The task. Extend the patch that replaces chardet with charset-normalizer, resuming directly after its final line.

Supplied text.
******************************

From 458ad28026b92db640f80dc4c75431c81016cb74 Mon Sep 17 00:00:00 2001
From: Antoine Lambert <anlambert@softwareheritage.org>
Date: Wed, 10 Apr 2024 11:59:05 +0200
Subject: [PATCH] browse/utils: Replace chardet use by charset-normalizer

Chardet does not seem really maintained and failed to properly detect some
encodings, resulting in 500 errors when attempting to browse some contents.

So prefer to use the charset-normalizer package instead which is better at
detecting encoding while being faster than chardet.
---
 requirements-test.txt              |  1 -
 requirements.txt                   |  2 +-
 swh/web/browse/tests/test_utils.py |  2 +-
 swh/web/browse/utils.py            | 15 ++++++++-------
 4 files changed, 10 insertions(+), 10 deletions(-)

diff --git a/requirements-test.txt b/requirements-test.txt
index 7f6f1aceb..0b40c6497 100644
--- a/requirements-test.txt
+++ b/requirements-test.txt
@@ -12,7 +12,6 @@ swh.core[http] >= 3.0.0
 swh.loader.git >= 0.8.0
 swh-scheduler[testing] >= 2.0.0
 swh.storage >= 0.1.1
-types-chardet
 types-cryptography
 types-docutils
 types-psycopg2
diff --git a/requirements.txt b/requirements.txt
index 5947d21b2..295d55fbc 100644
--- a/requirements.txt
+++ b/requirements.txt
@@ -3,7 +3,7 @@
 # dependency lines, see https://pip.readthedocs.org/en/1.1/requirements.html
 
 beautifulsoup4
-chardet
+charset-normalizer
 cryptography
 django
 django-cors-headers
diff --git a/swh/web/browse/tests/test_utils.py b/swh/web/browse/tests/test_utils.py
index 84dc14a36..28e50e3e4 100644
--- a/swh/web/browse/tests/test_utils.py
+++ b/swh/web/browse/tests/test_utils.py
@@ -104,7 +104,7 @@ def test_re_encode_content_for_shift_jis_encoding():
 
     _, encoding, re_encoded_data = re_encode_content(mime_type, encoding, data)

******************************

Given data.
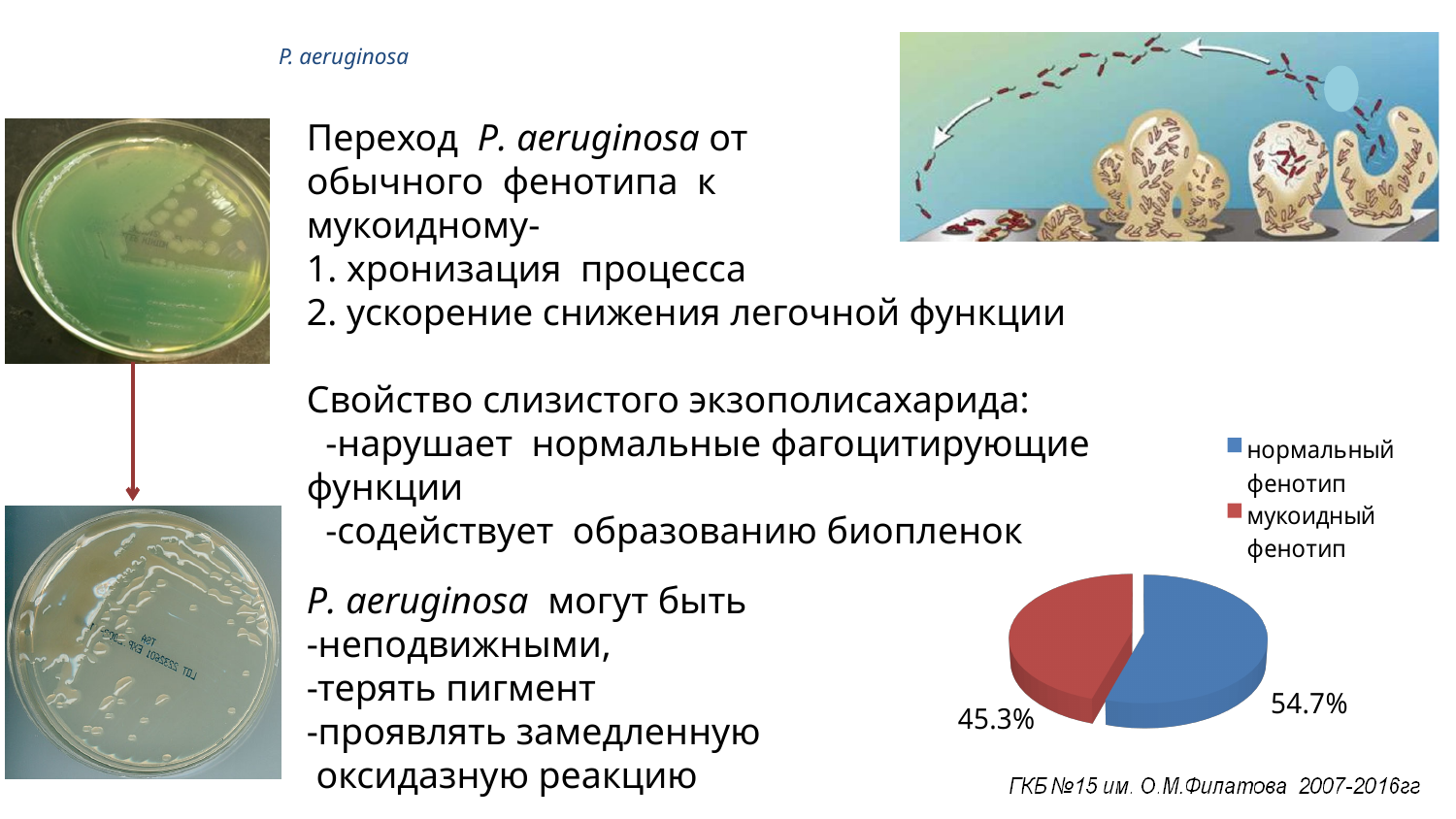
Is the share for the mucoid phenotype greater or less than 50%? less What colour is the slice for the mucoid phenotype (мукоидный фенотип) in the pie chart? red Which phenotype has the smaller slice in the pie chart? мукоидный фенотип What share of the pie chart is labelled for the mucoid phenotype (мукоидный фенотип)? 45.3% Is the slice for the normal phenotype larger or smaller than the slice for the mucoid phenotype? larger How many entries does the pie chart legend list? 2 What kind of chart is shown on the slide? pie chart What colour is the slice for the normal phenotype (нормальный фенотип) in the pie chart? blue What is the difference in percentage points between the normal phenotype slice and the mucoid phenotype slice? 9.4 Which phenotype has the larger slice in the pie chart? нормальный фенотип How many slices does the pie chart have? 2 What share of the pie chart is labelled for the normal phenotype (нормальный фенотип)? 54.7%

******************************

Reply.
 
-    assert encoding == "SHIFT_JIS"
+    assert encoding == "CP932"
     assert data.decode(encoding) == re_encoded_data.decode("utf-8")
     assert re_encoded_data.decode("utf-8") == "/* 関連の文字コード変換 */"
 
diff --git a/swh/web/browse/utils.py b/swh/web/browse/utils.py
index ce1b62d87..4289da613 100644
--- a/swh/web/browse/utils.py
+++ b/swh/web/browse/utils.py
@@ -6,9 +6,9 @@
 import base64
 import stat
 import textwrap
-from typing import Any, Dict, Iterator, List, Optional, Tuple, Union
+from typing import Any, Dict, Iterator, List, Optional, Tuple, Union, cast
 
-import chardet
+import charset_normalizer
 import magic
 
 from django.utils.html import escape, format_html
@@ -107,11 +107,12 @@ def re_encode_content(
         after processing), content raw bytes (possibly reencoded to UTF-8)
     """
     if mimetype.startswith("text/") and encoding not in ("us-ascii", "utf-8"):
-        # first check if chardet detects an encoding with confidence
-        result = chardet.detect(content_data)
-        if result["confidence"] >= 0.9:
-            encoding = result["encoding"]
-            content_data = content_data.decode(encoding).encode("utf-8")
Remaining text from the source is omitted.